Anyone on the left who imagined the Chilcot report would definitively name the guilty parties, so leading to their indictment as war criminals, can’t ever have understood too much about the Britain we’ve all been living in. Perhaps that’s why it’s been Alex Salmond who has so vigorously pursued the idea: he doesn’t want the Britain we’ve all been living in to exist. Yet even if the British state is going up in flames, I don’t expect cosmic justice to emerge phoenix-like from the ashes. The purely coincidental arrival of the report and a major constitutional crisis in the same week should, however, give us pause to consider what exactly we’ve hoped for in terms of the Iraq conflict’s aftermath. By “we” I mean those of us who, on and around 15 February 2003, got it into our heads that the popular will – which took the form of many thousands chanting: “Who let the dogs out? Bush! Blair!” – was being flouted by our elected representatives.

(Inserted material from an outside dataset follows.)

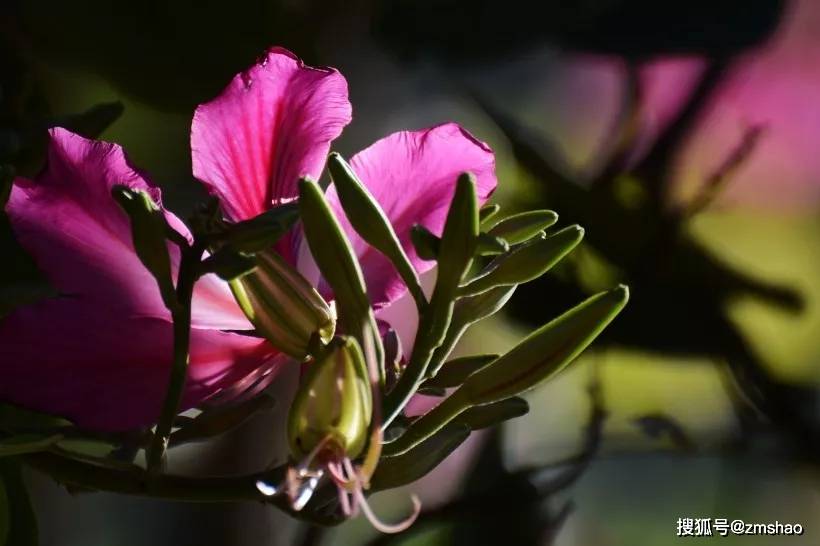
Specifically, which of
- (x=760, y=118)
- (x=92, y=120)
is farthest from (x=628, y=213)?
(x=92, y=120)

Thirteen unlucky years later, with Iraq a failed state, its sepsis infecting its neighbours, anodyne British military boots still on its ground, and the British Muslim community widely and confusedly disaffected, we remain gripped by a free-floating fantasy that settles on anything – such as the Chilcot report – that seems to offer redress. What would we like? Why, the clock turned back, of course: the dead to rise from their graves, the maimed to be made whole, the dossier-sexers and the Dr David Kelly-outers to be arraigned, even as the entire political class that bought the phoney pretext for war hangs its collective head in deep shame.
What we don’t want to do, however, is examine the paralysis this fantasy has plunged us into. For the past 13 years there’s been no serious reappraisal of Atlanticism possible on the left; we’ve been too busy resenting Connaught Square’s most infamous inhabitant – a man who cannot pop out for a pint of milk without being accompanied by eight policemen armed with Heckler & Koch automatic rifles. And that’s the way we like it.
But holding on to a resentment – as the adage has it – is like drinking a cup of poison and expecting the other person to die. TB, who was in the frame for the TT even before the balloon went up, may look considerably older and have gone to Rome in order to save his eternal soul, but he ain’t dead yet. Meanwhile, the party he sidelined in the slipstream of his own hubristic ambition carries on knocking back the poison with predictable results. Since the EU referendum there’s been considerable soul-searching on the left – the trouble is, it isn’t our souls we’re searching, but rather those of the lumpenproletariat wot won it for Brexit. They may be deracinated “tribal Labour” – they could be altogether non-partisan; but they’ve emerged from the cracks and crannies of run-down northern estates to inflict this terrible wound on the British body politic. How could they have done it? We reach in our grab bag of hoary old epithets (the one we got “lumpenproletariat” from), and come up with “false consciousness”. Yes! That’s it – they must be suffering from a confusion about where their true interest lies, or else they couldn’t, in their millions, have made their exterminatory marks.
What about us? Our consciousness, I think, has been far more deceptive: it has prevented us from acknowledging the truth about all sorts of Terrible Things, such as our complete failure to push for a serious geopolitical realignment post-Iraq. In the run-up to 23 June, rather than espouse the positive case for a united Europe as a counterweight to the existing Great Powers, we, along with the political class we so poisonously resent, remained blinkered, with our heads still firmly rammed up the hegemon’s back passage. The late Willie Donaldson, in his alter ego as Henry Root, used often to opine, satirising the left-liberal position: “We’re all to blame.” And indeed, we are all to blame for this impasse; yet for as long as the possibility of holding someone else to account for Iraq remains, we can neither think clearly, nor act decisively.